In order to solve the above problems, embodiments of the present invention provide a concept of sequence-based labeling, which can not only accommodate information between entities, but also avoid the problem of entity redundancy, and also solve the problems of entity overlapping and excessive computation.
Fig. 4 is a schematic diagram of a principle of an entity extraction method according to an embodiment of the present invention, as shown in fig. 4, the method according to embodiment 2 includes:
the method comprises the steps of firstly converting triples into sequence data, then removing a relation type in a position information-relation type-entity role in sequence labeling by a labeling part, firstly predicting an entity in a parameter sharing part, and then predicting another entity of each relation under the prior condition of the entity, wherein the problem of entity overlapping can be solved after the text is coded twice each time.
S201 (not shown in the figure): randomly initializing one embedding layer matrix in an initial model, wherein the initial model is a DGCNN model and an Attention model which are connected in series.

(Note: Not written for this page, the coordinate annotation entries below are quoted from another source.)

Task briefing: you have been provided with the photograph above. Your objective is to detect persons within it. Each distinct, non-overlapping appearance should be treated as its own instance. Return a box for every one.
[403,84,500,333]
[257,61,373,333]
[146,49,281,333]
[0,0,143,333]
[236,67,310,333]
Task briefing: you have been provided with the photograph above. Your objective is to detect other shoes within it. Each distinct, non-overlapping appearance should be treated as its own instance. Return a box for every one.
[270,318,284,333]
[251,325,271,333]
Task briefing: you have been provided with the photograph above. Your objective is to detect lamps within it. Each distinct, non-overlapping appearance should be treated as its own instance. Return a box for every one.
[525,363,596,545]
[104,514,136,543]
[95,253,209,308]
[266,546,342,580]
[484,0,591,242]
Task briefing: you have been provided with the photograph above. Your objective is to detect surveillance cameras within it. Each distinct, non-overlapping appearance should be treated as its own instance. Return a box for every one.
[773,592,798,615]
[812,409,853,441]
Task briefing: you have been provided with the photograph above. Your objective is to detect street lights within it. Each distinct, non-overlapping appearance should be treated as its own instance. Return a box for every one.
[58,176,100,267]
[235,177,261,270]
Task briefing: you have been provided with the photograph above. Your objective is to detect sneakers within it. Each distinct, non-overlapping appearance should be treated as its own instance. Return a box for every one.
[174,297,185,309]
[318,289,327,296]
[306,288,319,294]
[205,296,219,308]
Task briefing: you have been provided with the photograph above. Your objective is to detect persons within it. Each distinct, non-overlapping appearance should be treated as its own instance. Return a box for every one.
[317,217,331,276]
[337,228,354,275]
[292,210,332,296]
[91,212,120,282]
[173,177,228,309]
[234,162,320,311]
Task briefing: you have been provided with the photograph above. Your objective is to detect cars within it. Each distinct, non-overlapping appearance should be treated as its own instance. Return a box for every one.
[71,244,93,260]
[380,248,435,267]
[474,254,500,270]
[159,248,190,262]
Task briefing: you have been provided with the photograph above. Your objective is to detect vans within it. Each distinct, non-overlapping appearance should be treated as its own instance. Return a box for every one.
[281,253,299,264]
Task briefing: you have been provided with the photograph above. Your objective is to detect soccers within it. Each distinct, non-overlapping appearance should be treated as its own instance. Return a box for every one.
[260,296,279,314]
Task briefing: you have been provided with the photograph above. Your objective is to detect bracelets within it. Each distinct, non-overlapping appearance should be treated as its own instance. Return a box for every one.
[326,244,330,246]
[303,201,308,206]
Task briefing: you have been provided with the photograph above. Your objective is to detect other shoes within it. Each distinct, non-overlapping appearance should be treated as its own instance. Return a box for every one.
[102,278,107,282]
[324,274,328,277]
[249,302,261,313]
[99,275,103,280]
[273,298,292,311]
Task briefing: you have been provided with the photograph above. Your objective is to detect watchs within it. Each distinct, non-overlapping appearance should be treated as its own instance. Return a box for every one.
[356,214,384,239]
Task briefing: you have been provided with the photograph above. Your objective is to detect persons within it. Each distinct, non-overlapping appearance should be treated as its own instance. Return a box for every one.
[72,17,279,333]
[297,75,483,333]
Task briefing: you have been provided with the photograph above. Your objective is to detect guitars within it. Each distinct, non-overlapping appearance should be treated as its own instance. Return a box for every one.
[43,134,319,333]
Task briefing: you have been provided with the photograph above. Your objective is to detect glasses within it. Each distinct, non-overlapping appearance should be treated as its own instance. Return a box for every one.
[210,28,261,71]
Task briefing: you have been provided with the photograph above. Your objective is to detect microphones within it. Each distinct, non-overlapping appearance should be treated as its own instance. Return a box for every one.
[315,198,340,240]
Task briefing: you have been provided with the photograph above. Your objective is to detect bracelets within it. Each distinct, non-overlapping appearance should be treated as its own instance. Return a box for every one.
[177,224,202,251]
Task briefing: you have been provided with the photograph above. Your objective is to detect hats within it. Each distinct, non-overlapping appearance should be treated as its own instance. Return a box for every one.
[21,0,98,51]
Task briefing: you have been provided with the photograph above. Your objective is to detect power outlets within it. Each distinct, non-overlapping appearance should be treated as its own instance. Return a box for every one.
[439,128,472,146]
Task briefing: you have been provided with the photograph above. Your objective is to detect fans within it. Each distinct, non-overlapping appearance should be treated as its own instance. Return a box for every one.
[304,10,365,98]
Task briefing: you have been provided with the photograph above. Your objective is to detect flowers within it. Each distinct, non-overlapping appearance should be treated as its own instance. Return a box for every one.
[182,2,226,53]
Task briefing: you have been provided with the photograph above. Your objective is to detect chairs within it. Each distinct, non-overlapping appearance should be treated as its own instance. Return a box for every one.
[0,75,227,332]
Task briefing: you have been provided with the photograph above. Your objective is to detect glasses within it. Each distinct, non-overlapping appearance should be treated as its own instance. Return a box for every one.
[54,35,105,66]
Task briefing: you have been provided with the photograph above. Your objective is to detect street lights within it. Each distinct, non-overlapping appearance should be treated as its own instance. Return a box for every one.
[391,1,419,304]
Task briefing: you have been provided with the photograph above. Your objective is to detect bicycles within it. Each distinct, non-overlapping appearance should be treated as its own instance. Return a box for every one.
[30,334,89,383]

Crawling is carried out on a character introduction page in encyclopedia, continuous text texts are obtained by regular mode for labeling, and meanwhile, a character attribute relation extraction data set of 11603 samples with 427 characters in average length and 512 characters in maximum length is constructed by combining match data and public data sets. In the process of labeling, the text length needs to be controlled manually, at least 500 samples are guaranteed for each class of p, data fine labeling is carried out on a certain class of p with low accuracy or recall rate, and the effect of a visual labeling platform is fully exerted in the supplementing process.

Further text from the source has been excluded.